Frissons About Amazon's Health Care Announcement

I first came across the the word "frisson" just now as I was trying to think of a title for this blog post. A frisson is that shivering sensation you get when you are excited or scared. When I think about Amazon training its guns on health care, I feel both. 

My first thought after Amazon’s vague announcement from three weeks ago was that the platform will do with health care what it did with buying books: use data and algorithms to offer a cheaper, more convenient, and more intuitive experience to consumers. But my glee is tempered by trepidation about the implications for employment, equality, and privacy Amazon's domination of health care would entail.

To avoid offending any aspiring health care economists, I concede: I can’t tell you exactly how Amazon will succeed in health care, and there is a high probability that they will founder. Health care isn’t retail. Other tech companies have tried using algorithms and data to lower costs and create a superior customer experience, and been tripped up by the same incentive problems that hobble health care incumbents.

But I’m a true believer in the world-eating prowess of software. I would bet money on a new player using informational and computational superiority to become the intermediary for most health care transactions. With its money, expertise, and patience, Amazon could be the winning horse.

The health care space would probably employ fewer people if an Amazon interface becomes the intermediary for most transactions. Providers of health care products and services who want access to the demand Amazon controls would likely face brutal cost-cutting mandates. Hospitals, pharmaceutical companies, and medical device manufacturers would feel the Amazon squeeze, just like authors and publishers. Meanwhile, a lot of people employed in marketing sales, and administration wouldn’t be so necessary with Amazon sourcing patients the way Facebook sources web traffic for media companies.

....................

* Action item *
Update the blog post by writing out again the part that opens with "To avoid offending" and closes with "health care incumbents.", putting "bookselling" where "retail" stands. Work only from the blog post.

* Given material *
....................

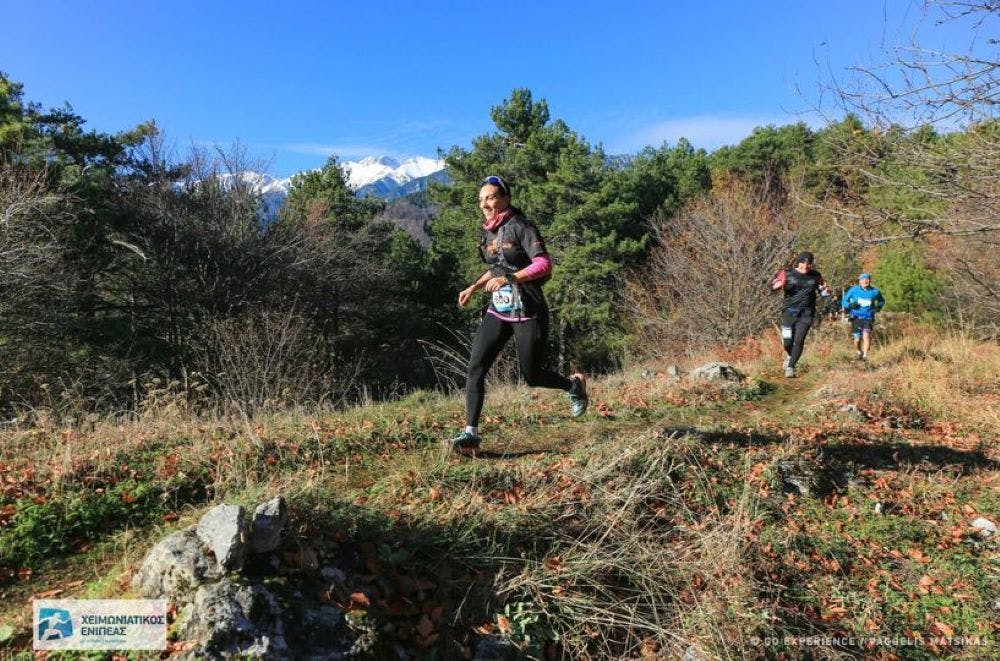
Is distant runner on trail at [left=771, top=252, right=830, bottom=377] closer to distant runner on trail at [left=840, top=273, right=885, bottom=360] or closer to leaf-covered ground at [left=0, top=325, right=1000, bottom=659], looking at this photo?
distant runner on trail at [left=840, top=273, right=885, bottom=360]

....................

* Result for this task *
To avoid offending any aspiring health care economists, I concede: I can’t tell you exactly how Amazon will succeed in health care, and there is a high probability that they will founder. Health care isn’t bookselling. Other tech companies have tried using algorithms and data to lower costs and create a superior customer experience, and been tripped up by the same incentive problems that hobble health care incumbents.